◆ Source passage:
--- Start ---
A few days after the Oscars were given out last year I spent an evening after work at my favorite bookstore in Pasadena, Vroman's. It's just two blocks from work and in the past I have seen Howard Stern, T. Jefferson Parker, Walter Mosely and Drew Struzan there, all for book signings. This evening I was there for another book signing. The author was in town for the Oscars and spent a few days doing TV and radio interviews and this one book signing. The author was Roger Ebert and he was there to talk about his new book, The Great Movies II. Even though I have not read The Great Movies I, I knew I couldn't pass up an opportunity to meet the guy who has entertained me on TV for thirty years, the only man to win a Pulitzer Prize for criticism.
Yeah, Roger did spend a little bit of time talking about his book, which is a collection of 100 essays he has written for the Chicago Sun Times over the past few years. Each essay covers a different film, each is around five pages long, and each is about a film that Ebert loves. Some are well-known and familiar to us all: Alien, Goodfellas, The Right Stuff, The Raiders of the Lost Ark, West Side Story. Others are films I have never heard of: Children of Paradise, Grave of the Fireflies, House of Games. What they all have in common is that Roger loves them all, and through these essays he shares that love with us.
I got to Vroman's early, about an hour and a half early. Even then, after purchasing a copy of the new book, I was about the 20th person to take a seat; a nice, close third-row seat. A man from Azusa (A to Z in the USA!) named Ivan sat next to me. Ivan said he hadn't been to a movie in over five years, that he didn't enjoy most films lately, but that he had watched Siskel and Ebert and then Ebert and Roeper every week and wouldn't think of missing a chance to meet Roger in person, though he was not going to buy a book.
With an hour to go the 100 or so seats were all filled, but people kept coming. They sat on the floor and lined the aisles. Through it all the large stack of books written by Roger, which dominated the front of the room, kept dwindling. With 10 minutes to go they announced that the 12 or so remaining books at the front of the room were the only unpurchased books written by Roger Ebert left in the store. They were immediately absorbed by the large crowd, now numbering, I would guess, around 300. Roger arrived shortly after 7:00 to a standing-room-only crowd of fans and a standing ovation.
Ebert spent a few minutes talking about his book and then started talking about the Oscars and his experience of the Oscars. He and his wife flew into town a few days before the award show and were out every night at this awards show or that pre-Oscar party. Roger noted that at every event he went to he ran into Wolfgang Puck. "Apparently, Puck caters every event in Hollywood." Puck always wore his kitchen "whites" and he never saw him when he didn't have a stain running down the left side of his chest. Roger speculated that he puts the stain on to prove that he actually has something to do with the cooking process. Finally it's the night of the Awards and Roger is working the red carpet in front of the Kodak Theater, interviewing celebrities for a cable channel when down the carpet walks Wolfgang with a tray of food, showing all the specialties he had created for the after-awards party. He had the same stain on his left breast.
--- End ---
◆ Your tasks:
(A) Reproduce the Ebert book-signing account word for word, taking everything from "I got to Vroman's" down to "buy a book.".
(B) According to the Ebert book-signing account, who had the narrator previously seen at Vroman's for book signings? List every name.
The lines that come next have no connection to the Ebert book-signing account.

◆ Recorded information:
--- Start ---
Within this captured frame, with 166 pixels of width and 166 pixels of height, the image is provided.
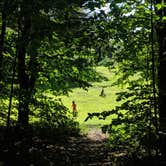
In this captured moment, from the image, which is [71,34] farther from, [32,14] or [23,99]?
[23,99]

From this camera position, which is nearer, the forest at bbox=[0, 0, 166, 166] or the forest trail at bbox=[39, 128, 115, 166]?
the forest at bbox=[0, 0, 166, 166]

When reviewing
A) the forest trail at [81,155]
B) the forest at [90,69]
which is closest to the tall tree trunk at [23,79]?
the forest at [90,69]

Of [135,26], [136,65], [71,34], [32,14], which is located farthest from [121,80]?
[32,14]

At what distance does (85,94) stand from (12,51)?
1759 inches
--- End ---
--- Start ---
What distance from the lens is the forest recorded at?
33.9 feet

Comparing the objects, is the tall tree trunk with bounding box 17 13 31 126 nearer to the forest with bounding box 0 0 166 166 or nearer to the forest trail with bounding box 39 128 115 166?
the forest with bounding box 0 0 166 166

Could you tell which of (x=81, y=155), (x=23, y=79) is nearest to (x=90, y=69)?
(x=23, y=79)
--- End ---
◆ Responses per task:
(A)
I got to Vroman's early, about an hour and a half early. Even then, after purchasing a copy of the new book, I was about the 20th person to take a seat; a nice, close third-row seat. A man from Azusa (A to Z in the USA!) named Ivan sat next to me. Ivan said he hadn't been to a movie in over five years, that he didn't enjoy most films lately, but that he had watched Siskel and Ebert and then Ebert and Roeper every week and wouldn't think of missing a chance to meet Roger in person, though he was not going to buy a book.

(B)
Howard Stern
T. Jefferson Parker
Walter Mosely
Drew Struzan